WORK INSTRUCTIONS: Word for word, copy the line containing "Consider this experimental" and each line after it in the records below, ending with the last line.

═════ DATASET EXTRACT

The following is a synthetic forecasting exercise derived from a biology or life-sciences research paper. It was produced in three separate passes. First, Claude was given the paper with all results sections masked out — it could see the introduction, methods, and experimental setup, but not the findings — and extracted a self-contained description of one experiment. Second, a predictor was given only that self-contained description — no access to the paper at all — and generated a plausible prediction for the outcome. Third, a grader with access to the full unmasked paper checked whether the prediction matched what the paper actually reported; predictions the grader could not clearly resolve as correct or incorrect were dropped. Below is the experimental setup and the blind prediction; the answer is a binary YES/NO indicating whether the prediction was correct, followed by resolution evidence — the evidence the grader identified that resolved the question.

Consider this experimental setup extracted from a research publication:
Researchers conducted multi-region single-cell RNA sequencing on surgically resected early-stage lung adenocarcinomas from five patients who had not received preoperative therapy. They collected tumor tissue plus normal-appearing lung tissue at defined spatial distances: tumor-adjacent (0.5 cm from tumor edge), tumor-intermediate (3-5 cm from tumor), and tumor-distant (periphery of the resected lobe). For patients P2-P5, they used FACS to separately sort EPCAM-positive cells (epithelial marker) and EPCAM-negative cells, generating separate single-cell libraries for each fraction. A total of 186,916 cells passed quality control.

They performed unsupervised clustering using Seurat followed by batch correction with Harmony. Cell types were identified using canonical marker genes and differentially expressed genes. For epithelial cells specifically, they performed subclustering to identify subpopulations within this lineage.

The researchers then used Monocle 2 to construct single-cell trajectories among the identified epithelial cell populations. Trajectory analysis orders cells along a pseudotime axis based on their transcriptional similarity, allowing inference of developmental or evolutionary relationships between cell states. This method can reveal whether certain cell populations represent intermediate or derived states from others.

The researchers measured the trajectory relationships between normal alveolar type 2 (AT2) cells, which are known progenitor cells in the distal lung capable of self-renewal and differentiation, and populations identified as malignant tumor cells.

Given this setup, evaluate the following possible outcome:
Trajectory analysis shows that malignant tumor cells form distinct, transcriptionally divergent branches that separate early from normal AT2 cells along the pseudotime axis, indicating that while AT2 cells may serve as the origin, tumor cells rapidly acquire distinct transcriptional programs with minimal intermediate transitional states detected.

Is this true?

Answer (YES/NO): NO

══════════

YOUR SOLUTION:
Consider this experimental setup extracted from a research publication:
Researchers conducted multi-region single-cell RNA sequencing on surgically resected early-stage lung adenocarcinomas from five patients who had not received preoperative therapy. They collected tumor tissue plus normal-appearing lung tissue at defined spatial distances: tumor-adjacent (0.5 cm from tumor edge), tumor-intermediate (3-5 cm from tumor), and tumor-distant (periphery of the resected lobe). For patients P2-P5, they used FACS to separately sort EPCAM-positive cells (epithelial marker) and EPCAM-negative cells, generating separate single-cell libraries for each fraction. A total of 186,916 cells passed quality control.

They performed unsupervised clustering using Seurat followed by batch correction with Harmony. Cell types were identified using canonical marker genes and differentially expressed genes. For epithelial cells specifically, they performed subclustering to identify subpopulations within this lineage.

The researchers then used Monocle 2 to construct single-cell trajectories among the identified epithelial cell populations. Trajectory analysis orders cells along a pseudotime axis based on their transcriptional similarity, allowing inference of developmental or evolutionary relationships between cell states. This method can reveal whether certain cell populations represent intermediate or derived states from others.

The researchers measured the trajectory relationships between normal alveolar type 2 (AT2) cells, which are known progenitor cells in the distal lung capable of self-renewal and differentiation, and populations identified as malignant tumor cells.

Given this setup, evaluate the following possible outcome:
Trajectory analysis shows that malignant tumor cells form distinct, transcriptionally divergent branches that separate early from normal AT2 cells along the pseudotime axis, indicating that while AT2 cells may serve as the origin, tumor cells rapidly acquire distinct transcriptional programs with minimal intermediate transitional states detected.

Is this true?

Answer (YES/NO): NO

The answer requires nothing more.